ACTION ITEM:
Write out exactly the lines from the start of the entries through the one that contains "content_type: text/plain", including both.

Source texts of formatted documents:
• • • • •

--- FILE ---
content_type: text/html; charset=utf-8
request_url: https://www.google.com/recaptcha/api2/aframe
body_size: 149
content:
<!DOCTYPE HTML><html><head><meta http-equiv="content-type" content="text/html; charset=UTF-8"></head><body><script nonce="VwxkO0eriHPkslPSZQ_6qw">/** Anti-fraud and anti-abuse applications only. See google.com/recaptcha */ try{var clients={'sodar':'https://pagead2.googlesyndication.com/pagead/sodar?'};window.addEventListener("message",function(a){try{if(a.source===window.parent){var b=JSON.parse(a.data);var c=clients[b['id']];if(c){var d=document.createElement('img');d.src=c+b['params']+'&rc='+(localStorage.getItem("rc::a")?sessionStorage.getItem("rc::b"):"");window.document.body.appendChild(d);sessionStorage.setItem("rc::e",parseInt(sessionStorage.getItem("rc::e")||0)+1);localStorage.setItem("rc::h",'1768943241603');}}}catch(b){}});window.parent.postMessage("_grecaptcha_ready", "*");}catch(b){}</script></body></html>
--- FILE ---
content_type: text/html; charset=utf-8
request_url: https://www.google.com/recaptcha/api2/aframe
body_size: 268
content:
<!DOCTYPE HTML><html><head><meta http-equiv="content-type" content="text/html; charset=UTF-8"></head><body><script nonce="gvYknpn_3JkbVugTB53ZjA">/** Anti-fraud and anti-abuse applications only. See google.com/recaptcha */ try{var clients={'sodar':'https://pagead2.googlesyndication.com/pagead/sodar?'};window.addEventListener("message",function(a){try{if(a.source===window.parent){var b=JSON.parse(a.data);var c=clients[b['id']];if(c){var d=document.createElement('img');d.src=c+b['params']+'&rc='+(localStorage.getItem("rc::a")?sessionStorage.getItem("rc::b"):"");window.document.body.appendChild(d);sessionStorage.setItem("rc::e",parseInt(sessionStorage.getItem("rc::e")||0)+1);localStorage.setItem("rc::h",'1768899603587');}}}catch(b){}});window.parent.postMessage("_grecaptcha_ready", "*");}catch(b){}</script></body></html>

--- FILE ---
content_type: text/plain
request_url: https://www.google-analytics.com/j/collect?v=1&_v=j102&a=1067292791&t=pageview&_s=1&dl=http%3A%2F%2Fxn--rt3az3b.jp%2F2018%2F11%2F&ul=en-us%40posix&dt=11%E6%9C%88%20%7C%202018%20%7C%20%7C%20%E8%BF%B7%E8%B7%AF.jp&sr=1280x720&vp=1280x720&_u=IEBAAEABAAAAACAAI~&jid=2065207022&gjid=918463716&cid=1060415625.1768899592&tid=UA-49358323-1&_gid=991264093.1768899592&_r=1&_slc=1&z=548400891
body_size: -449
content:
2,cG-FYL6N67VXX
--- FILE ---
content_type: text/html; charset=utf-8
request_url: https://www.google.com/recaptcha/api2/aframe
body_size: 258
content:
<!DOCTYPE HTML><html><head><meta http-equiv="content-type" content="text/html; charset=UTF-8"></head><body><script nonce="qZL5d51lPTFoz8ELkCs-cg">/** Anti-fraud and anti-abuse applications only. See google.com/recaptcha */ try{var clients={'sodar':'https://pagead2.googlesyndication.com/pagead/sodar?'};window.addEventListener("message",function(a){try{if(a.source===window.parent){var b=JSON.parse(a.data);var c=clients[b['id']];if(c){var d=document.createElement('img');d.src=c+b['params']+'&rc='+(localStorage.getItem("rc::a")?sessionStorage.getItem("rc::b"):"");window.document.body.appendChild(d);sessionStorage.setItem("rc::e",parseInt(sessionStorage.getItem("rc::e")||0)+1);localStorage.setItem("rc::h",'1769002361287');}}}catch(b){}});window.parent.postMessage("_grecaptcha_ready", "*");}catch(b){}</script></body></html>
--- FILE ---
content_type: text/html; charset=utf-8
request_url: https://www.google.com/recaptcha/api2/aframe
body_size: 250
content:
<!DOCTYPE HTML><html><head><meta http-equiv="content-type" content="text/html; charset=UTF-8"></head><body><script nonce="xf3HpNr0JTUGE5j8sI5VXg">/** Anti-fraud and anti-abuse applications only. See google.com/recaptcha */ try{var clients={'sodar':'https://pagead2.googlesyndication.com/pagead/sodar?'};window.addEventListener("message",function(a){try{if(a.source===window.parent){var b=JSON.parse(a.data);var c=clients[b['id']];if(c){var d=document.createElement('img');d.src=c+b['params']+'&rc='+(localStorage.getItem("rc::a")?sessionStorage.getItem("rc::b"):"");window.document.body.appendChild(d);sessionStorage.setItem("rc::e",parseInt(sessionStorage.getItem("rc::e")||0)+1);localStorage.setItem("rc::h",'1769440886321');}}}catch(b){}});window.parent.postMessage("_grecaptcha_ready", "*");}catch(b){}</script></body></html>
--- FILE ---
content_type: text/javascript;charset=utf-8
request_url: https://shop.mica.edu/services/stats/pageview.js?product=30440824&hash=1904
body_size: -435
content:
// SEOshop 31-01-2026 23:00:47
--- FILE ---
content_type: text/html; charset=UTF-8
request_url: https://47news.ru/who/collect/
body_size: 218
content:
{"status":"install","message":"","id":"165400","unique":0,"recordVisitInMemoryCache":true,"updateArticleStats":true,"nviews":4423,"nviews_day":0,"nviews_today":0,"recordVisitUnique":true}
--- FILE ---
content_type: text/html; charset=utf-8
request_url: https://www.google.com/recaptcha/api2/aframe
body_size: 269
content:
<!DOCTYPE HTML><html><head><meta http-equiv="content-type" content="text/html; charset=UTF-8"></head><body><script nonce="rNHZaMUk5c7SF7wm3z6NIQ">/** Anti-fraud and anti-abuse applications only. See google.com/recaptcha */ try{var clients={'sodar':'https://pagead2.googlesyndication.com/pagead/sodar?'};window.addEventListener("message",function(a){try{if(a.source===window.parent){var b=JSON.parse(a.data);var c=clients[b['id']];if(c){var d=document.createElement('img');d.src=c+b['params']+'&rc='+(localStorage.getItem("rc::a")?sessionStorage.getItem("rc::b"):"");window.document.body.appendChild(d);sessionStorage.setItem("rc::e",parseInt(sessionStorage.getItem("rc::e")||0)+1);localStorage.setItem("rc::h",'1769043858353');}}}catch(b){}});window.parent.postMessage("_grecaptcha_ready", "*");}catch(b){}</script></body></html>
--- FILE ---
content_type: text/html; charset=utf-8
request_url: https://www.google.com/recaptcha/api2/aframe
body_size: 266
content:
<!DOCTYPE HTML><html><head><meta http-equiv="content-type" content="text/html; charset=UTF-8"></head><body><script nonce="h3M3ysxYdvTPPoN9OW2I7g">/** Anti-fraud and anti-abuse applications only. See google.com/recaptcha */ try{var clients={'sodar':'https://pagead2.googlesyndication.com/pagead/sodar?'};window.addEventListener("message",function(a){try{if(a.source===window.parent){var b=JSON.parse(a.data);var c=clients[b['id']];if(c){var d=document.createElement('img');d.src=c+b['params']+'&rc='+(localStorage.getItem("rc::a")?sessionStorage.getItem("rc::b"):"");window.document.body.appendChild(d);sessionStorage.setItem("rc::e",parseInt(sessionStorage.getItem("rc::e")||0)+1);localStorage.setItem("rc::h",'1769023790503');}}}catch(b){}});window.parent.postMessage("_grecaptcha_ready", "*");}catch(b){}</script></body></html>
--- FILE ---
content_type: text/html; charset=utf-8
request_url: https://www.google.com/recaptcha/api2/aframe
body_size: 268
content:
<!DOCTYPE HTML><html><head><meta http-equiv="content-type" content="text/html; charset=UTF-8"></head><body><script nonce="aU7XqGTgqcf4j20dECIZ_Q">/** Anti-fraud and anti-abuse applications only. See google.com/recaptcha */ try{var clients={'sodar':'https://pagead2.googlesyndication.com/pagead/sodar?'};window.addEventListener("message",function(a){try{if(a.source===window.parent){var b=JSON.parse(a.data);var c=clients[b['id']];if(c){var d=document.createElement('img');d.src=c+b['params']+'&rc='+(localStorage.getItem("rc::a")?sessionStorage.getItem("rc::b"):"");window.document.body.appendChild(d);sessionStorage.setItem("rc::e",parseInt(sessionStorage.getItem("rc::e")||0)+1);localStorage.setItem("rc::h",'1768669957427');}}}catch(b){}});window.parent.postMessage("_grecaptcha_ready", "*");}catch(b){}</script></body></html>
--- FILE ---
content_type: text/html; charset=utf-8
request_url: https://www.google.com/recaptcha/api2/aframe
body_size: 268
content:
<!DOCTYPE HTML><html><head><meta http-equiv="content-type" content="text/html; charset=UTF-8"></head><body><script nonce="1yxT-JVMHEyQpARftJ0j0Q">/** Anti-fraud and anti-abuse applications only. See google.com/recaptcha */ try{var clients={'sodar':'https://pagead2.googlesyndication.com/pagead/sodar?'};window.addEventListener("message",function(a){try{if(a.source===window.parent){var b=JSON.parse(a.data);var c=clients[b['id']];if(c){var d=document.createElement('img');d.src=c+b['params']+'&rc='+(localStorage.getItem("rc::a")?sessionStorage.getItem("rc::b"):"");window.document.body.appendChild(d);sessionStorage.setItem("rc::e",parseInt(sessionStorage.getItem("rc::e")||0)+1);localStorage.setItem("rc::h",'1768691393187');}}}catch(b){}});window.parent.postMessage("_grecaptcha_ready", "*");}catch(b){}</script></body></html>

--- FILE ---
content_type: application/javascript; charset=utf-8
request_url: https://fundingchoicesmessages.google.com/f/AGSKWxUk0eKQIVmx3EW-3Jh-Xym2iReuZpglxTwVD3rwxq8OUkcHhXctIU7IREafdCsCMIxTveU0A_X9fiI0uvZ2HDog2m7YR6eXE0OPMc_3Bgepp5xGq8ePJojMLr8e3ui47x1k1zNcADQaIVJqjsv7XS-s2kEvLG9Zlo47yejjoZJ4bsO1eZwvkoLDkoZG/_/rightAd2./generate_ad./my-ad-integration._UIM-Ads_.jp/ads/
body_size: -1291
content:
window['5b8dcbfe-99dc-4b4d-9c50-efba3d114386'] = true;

• • • • •

OUTPUT BELOW:
--- FILE ---
content_type: text/html; charset=utf-8
request_url: https://www.google.com/recaptcha/api2/aframe
body_size: 149
content:
<!DOCTYPE HTML><html><head><meta http-equiv="content-type" content="text/html; charset=UTF-8"></head><body><script nonce="VwxkO0eriHPkslPSZQ_6qw">/** Anti-fraud and anti-abuse applications only. See google.com/recaptcha */ try{var clients={'sodar':'https://pagead2.googlesyndication.com/pagead/sodar?'};window.addEventListener("message",function(a){try{if(a.source===window.parent){var b=JSON.parse(a.data);var c=clients[b['id']];if(c){var d=document.createElement('img');d.src=c+b['params']+'&rc='+(localStorage.getItem("rc::a")?sessionStorage.getItem("rc::b"):"");window.document.body.appendChild(d);sessionStorage.setItem("rc::e",parseInt(sessionStorage.getItem("rc::e")||0)+1);localStorage.setItem("rc::h",'1768943241603');}}}catch(b){}});window.parent.postMessage("_grecaptcha_ready", "*");}catch(b){}</script></body></html>
--- FILE ---
content_type: text/html; charset=utf-8
request_url: https://www.google.com/recaptcha/api2/aframe
body_size: 268
content:
<!DOCTYPE HTML><html><head><meta http-equiv="content-type" content="text/html; charset=UTF-8"></head><body><script nonce="gvYknpn_3JkbVugTB53ZjA">/** Anti-fraud and anti-abuse applications only. See google.com/recaptcha */ try{var clients={'sodar':'https://pagead2.googlesyndication.com/pagead/sodar?'};window.addEventListener("message",function(a){try{if(a.source===window.parent){var b=JSON.parse(a.data);var c=clients[b['id']];if(c){var d=document.createElement('img');d.src=c+b['params']+'&rc='+(localStorage.getItem("rc::a")?sessionStorage.getItem("rc::b"):"");window.document.body.appendChild(d);sessionStorage.setItem("rc::e",parseInt(sessionStorage.getItem("rc::e")||0)+1);localStorage.setItem("rc::h",'1768899603587');}}}catch(b){}});window.parent.postMessage("_grecaptcha_ready", "*");}catch(b){}</script></body></html>

--- FILE ---
content_type: text/plain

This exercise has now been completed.